After you identify the source point, try replacing the cable or transceiver to resolve the component introducing the data corruption.

Change the Switching Mode

While cut-through forwarding decreases latency and buffer consumption, one of its disadvantages is that packets are not verified as valid before they begin transmission on the outbound interface. Thus forwarding might begin out of the output interface before detecting the FCS error.

By changing from cut-through to store and forward mode of forwarding operation, Cumulus Linux verifies each packet as correct before the forwarding process begins, limiting the reach of any corrupt packets. This verification comes at the cost of potential increased latency and buffer consumption.

You need to configure these switches in the data path:

The switches upstream from the switch with the RX errors (that is, the previous switches in the data path) to eliminate the RX errors on the switch in question
The switch showing the RX errors to prevent it from propagating the errors to the downstream switch (that is, the next switch in the data path)
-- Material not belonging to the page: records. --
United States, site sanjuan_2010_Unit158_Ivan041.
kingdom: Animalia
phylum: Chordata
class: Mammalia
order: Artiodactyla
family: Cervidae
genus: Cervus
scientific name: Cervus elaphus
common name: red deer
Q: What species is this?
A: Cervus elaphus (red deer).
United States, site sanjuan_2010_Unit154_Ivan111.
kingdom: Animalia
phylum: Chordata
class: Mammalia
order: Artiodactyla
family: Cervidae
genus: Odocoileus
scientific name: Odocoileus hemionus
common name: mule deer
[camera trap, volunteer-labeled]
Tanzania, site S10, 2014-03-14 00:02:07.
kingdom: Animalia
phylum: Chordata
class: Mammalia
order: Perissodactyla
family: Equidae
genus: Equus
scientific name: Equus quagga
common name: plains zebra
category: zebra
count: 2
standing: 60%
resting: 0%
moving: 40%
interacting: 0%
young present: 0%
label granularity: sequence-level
To change the forwarding behavior from cut-through to store and forward on switches with Broadcom ASICs:

Run the following command:

cumulus@switch$ sudo vi /etc/cumulus/datapath/traffic.conf

Search for the following line in the traffic.conf file:

# To enable cut-through forwarding
cut_through_enable = true

Modify the value of cut_through_enable to false:

# To enable cut-through forwarding
cut_through_enable = false

To let the change in forwarding mode take effect, restart switchd. Note that restarting the switchd daemon is minimally disruptive.
```
cumulus@switch$ sudo service switchd restart
```

Considerations

While these instructions discuss how to change the mode of operation for forwarding on a Cumulus Linux switch, the default setting of cut-though is the recommended value in almost every circumstance. If you make this change on a switch for testing purposes, you should continue to monitor its performance.